ConversationThreadMetric¶
- class opik.evaluation.metrics.conversation.conversation_thread_metric.ConversationThreadMetric(name: str | None = None, track: bool = True, project_name: str | None = None)¶
Bases:
BaseMetric
Abstract base class for all conversation thread metrics. When creating a custom conversation metric, you should inherit from this class and implement the abstract methods.
Conversation metrics are designed to evaluate multi-turn conversations rather than single input-output pairs. They accept a conversation as a list of message dictionaries, where each message has a ‘role’ (either ‘user’ or ‘assistant’) and ‘content’.
- Parameters:
name – The name of the metric. If not provided, uses the class name as default.
track – Whether to track the metric. Defaults to True.
project_name – Optional project name to track the metric in for the cases when there is no parent span/trace to inherit project name from.
Example
>>> from opik.evaluation.metrics.conversation import conversation_thread_metric, types >>> from opik.evaluation.metrics import score_result >>> from typing import Any >>> >>> class ConversationLengthMetric(conversation_thread_metric.ConversationThreadMetric): >>> def __init__(self, name: str = "conversation_length_score"): >>> super().__init__(name) >>> >>> def score(self, conversation: types.Conversation, **kwargs: Any): >>> num_turns = sum(1 for msg in conversation if msg["role"] == "assistant") >>> return score_result.ScoreResult( >>> name=self.name, >>> value=num_turns, >>> reason=f"Conversation has {num_turns} turns" >>> )

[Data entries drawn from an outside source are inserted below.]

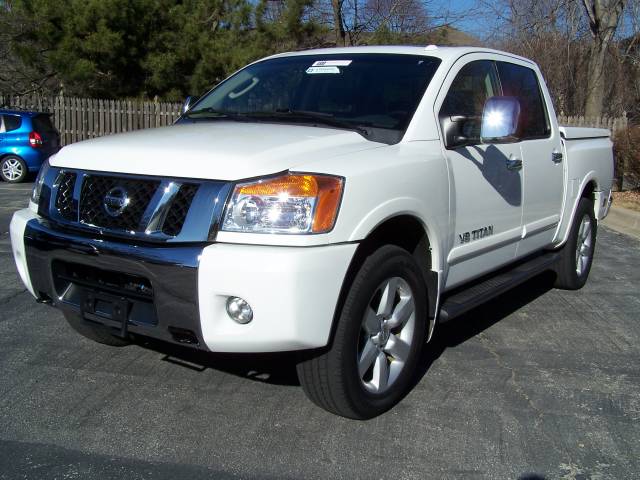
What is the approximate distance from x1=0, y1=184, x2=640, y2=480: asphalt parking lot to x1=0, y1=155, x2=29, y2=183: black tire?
9.87 metres

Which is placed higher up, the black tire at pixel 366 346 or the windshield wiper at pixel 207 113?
the windshield wiper at pixel 207 113

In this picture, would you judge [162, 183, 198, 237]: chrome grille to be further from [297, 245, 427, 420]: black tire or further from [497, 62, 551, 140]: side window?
[497, 62, 551, 140]: side window

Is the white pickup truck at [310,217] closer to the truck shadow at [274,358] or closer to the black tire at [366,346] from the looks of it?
the black tire at [366,346]

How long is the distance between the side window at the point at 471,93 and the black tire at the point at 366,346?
3.55ft

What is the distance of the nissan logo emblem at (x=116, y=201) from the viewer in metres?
3.20

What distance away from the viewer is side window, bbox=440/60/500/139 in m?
4.15

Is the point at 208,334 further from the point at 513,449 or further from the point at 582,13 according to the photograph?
the point at 582,13

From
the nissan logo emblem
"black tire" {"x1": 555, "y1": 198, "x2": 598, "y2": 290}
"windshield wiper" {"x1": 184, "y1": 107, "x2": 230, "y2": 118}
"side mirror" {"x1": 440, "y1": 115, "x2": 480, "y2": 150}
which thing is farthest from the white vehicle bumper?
"black tire" {"x1": 555, "y1": 198, "x2": 598, "y2": 290}

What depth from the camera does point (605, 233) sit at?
9.82 m

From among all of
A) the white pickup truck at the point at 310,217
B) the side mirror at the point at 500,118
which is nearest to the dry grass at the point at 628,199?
the white pickup truck at the point at 310,217

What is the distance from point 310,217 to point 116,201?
934 millimetres

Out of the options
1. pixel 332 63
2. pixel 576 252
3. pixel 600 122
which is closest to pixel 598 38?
pixel 600 122

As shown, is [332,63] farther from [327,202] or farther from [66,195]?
[66,195]

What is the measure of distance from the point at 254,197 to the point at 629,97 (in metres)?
19.2
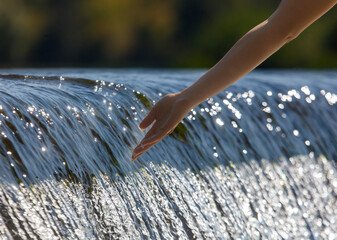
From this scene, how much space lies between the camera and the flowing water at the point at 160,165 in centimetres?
223

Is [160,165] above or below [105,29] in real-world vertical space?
below

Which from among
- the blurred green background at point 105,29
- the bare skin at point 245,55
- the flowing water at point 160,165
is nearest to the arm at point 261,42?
the bare skin at point 245,55

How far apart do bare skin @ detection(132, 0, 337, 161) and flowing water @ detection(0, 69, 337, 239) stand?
407mm

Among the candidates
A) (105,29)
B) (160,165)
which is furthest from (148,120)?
(105,29)

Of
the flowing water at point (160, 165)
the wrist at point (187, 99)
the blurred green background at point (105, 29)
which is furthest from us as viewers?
the blurred green background at point (105, 29)

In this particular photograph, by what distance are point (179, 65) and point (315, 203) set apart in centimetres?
1060

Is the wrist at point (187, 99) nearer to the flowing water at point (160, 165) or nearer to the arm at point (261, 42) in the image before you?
the arm at point (261, 42)

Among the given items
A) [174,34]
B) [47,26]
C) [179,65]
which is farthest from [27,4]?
[179,65]

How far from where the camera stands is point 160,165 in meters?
2.76

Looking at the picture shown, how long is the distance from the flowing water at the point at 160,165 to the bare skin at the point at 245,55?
1.33ft

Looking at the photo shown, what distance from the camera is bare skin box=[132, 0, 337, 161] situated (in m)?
1.83

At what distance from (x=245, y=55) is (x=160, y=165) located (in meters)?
0.97

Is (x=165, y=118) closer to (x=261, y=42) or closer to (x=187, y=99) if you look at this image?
(x=187, y=99)

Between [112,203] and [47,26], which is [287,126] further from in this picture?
[47,26]
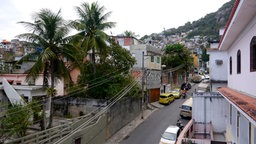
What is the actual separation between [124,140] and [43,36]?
30.8 feet

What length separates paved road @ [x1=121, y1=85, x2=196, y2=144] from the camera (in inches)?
704

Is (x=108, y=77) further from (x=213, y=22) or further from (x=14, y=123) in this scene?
(x=213, y=22)

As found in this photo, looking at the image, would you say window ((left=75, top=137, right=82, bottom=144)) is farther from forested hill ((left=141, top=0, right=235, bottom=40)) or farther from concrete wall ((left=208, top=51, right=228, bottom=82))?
forested hill ((left=141, top=0, right=235, bottom=40))

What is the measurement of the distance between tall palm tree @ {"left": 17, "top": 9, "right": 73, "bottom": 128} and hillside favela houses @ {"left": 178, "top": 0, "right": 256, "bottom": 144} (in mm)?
8862

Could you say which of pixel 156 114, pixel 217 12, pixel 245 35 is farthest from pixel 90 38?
pixel 217 12

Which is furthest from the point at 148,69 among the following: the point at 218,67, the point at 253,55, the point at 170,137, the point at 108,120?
the point at 253,55

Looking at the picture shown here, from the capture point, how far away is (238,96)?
27.9 ft

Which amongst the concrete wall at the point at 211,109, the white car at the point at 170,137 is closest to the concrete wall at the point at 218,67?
A: the concrete wall at the point at 211,109

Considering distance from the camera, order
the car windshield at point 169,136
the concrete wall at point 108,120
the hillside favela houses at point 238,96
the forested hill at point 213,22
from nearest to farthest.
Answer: the hillside favela houses at point 238,96 → the concrete wall at point 108,120 → the car windshield at point 169,136 → the forested hill at point 213,22

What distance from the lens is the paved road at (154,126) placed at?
17891mm

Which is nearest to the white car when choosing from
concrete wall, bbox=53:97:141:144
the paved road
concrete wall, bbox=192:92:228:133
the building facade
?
the paved road

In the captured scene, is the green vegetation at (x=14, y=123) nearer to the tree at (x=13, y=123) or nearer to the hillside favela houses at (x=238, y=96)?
the tree at (x=13, y=123)

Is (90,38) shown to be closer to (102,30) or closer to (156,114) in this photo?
(102,30)

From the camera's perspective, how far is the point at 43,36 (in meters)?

- score(conversation: List[Dict[Literal['role', 'content'], str]], **kwargs: Any) ScoreResult | List[ScoreResult] ¶
Evaluate a conversation and return a score.
- Parameters:
conversation – A list of conversation messages. Each message is a dictionary with ‘role’ (either ‘user’ or ‘assistant’) and ‘content’ (the message text).
**kwargs – Additional keyword arguments that may be used by specific metric implementations.
- Returns:
A ScoreResult object or list of ScoreResult objects containing the evaluation score, metric name, and optional reasoning.
- async ascore(conversation: List[Dict[Literal['role', 'content'], str]], **kwargs: Any) ScoreResult | List[ScoreResult] ¶
Asynchronously evaluate a conversation and return a score.
This is the async version of the score method. By default, it calls the synchronous score method, but can be overridden for true async implementations.
- Parameters:
conversation – A list of conversation messages. Each message is a dictionary with ‘role’ (either ‘user’ or ‘assistant’) and ‘content’ (the message text).
**kwargs – Additional keyword arguments that may be used by specific metric implementations.
- Returns:
A ScoreResult object or list of ScoreResult objects containing the evaluation score, metric name, and optional reasoning.